Michael Gordon Oldfield tenía entonces 15 años y probablemente la pudo ver ‘cienes’ de veces. Algunas escenas de la película se le debieron tatuar en la retina y posiblemente la historia mutaría su ADN, moldearía su flexible cerebro y abriría su mente a lugares en el tiempo y el espacio que hasta ese momento nuestro Miguelín no había explorado.

Subamos a la máquina del tiempo, que bien puede ser un DeLorean, y avancemos solo un poco. 4 años más adelante. Mike Oldfield tiene 19 años. Ha compuesto su primera obra. El empresario Richard Branson, aconsejado por Tom Newman y otros productores, y a pesar de que era completamente incapaz de entender de qué demonios iba ese tipo de música (musicalmente, a nuestro diletante Richard Branson, le gustaba Cliff Richard… no hay más preguntas, el testigo puede retirarse), apuesta por ese trabajo y pone en marcha una empresa discográfica (Virgin) con ese primer disco. Como primer disco del catálogo de Virgin, debería haber llevado el nº 001, pero el joven y extraño compositor se opuso y consiguió que ese disco llevase el nº de catálogo 2001. En la portada del disco, diseñada por Trevor Key, aparece un tubo retorcido (visualmente elegante y no como se supone que quedaron las auténticas campanas tubulares que Mike Oldfield aporreó como un simio, en un estado alterado, por haberse resistido a emitir el sonido que él tenía en la cabeza) sobre una playa. En la contraportada se distinguen perfectamente los restos de una hoguera y unos huesos en la orilla de la playa. Esa imagen pretende evocar una famosa escena de ‘2001‘ en la que aparece un simio golpeando unos huesos que rebotan contra la arena, giran, ascienden y siguen ascendiendo hasta que… (si no has visto la película, ya tardas).

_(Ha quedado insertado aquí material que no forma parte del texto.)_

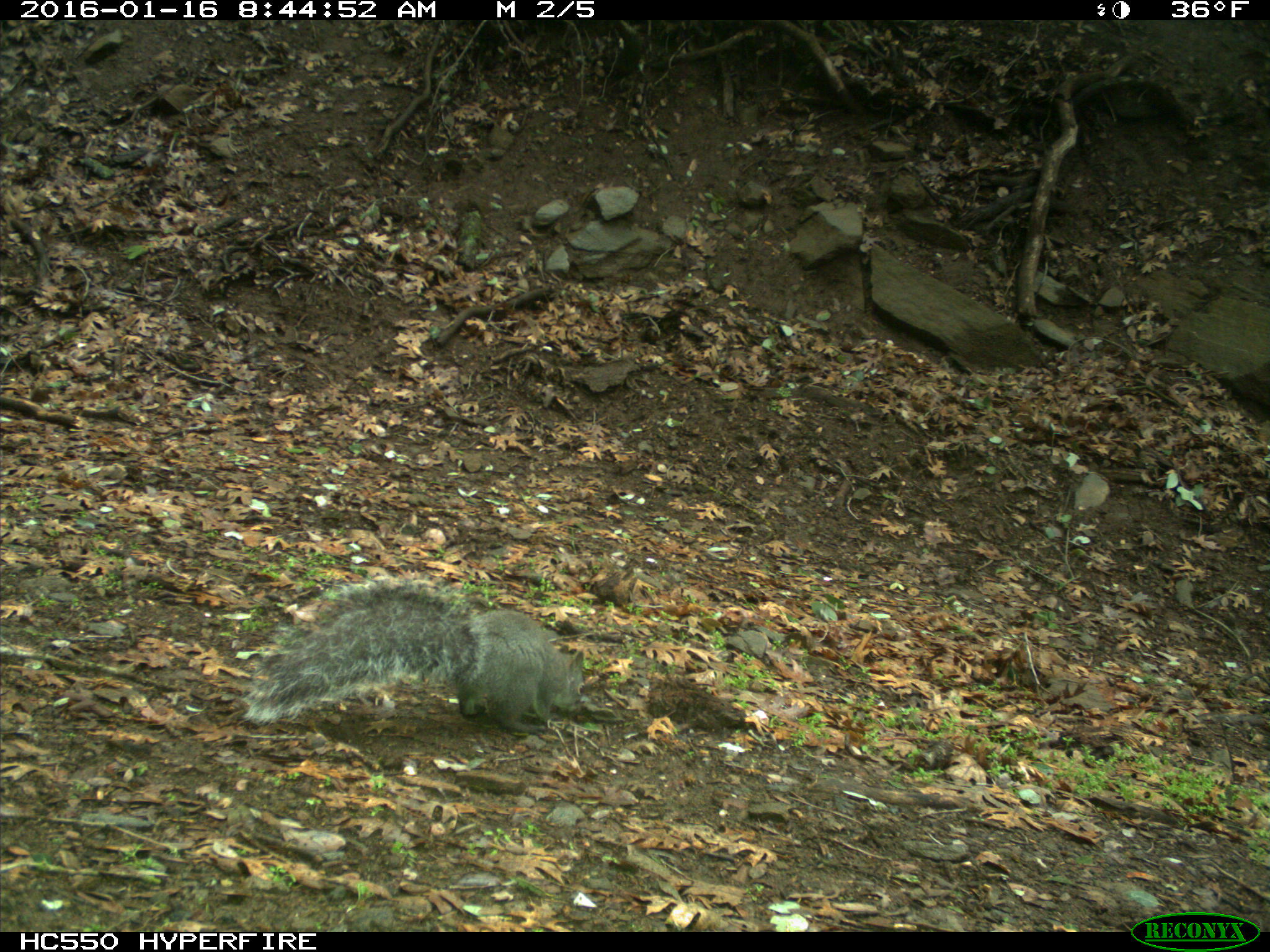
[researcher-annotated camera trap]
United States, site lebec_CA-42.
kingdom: Animalia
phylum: Chordata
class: Mammalia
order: Rodentia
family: Sciuridae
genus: Sciurus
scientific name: Sciurus carolinensis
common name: eastern gray squirrel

En 1979, la NASA decide producir una película documental de la aventura espacial, conmemorando el décimo aniversario del aterrizaje en la Luna del Apollo 11. Para llevar a cabo el documental, Tony Palmer, el productor a cargo del proyecto, visita las instalaciones en Washington de la agencia espacial y aluniza y alucina con la ingente cantidad de imágenes de archivo de las distintas misiones espaciales. Palmer tuvo acceso incluso a los diálogos entre los astronautas y el centro de control. La calidad y la espectacularidad de las imágenes impresionaron al productor, que no tuvo ninguna duda a la hora de escoger que música tendría que acompañar a esa película: Mike Oldfield.

Para el montaje de la banda sonora, contactó con Virgin y se dedicó a escoger extractos de los discos publicados por Mike Oldfield, versiones orquestales y material inédito que no se había publicado hasta la fecha. Extractos de Tubular Bells, Ommadawn, Incantations, Hergest Ridge y Portsmouth suenan poderosos y evocadores, imbricándose en las secuencias espaciales perfectamente. La película se presentó en Cannes en 1980 (un año más tarde).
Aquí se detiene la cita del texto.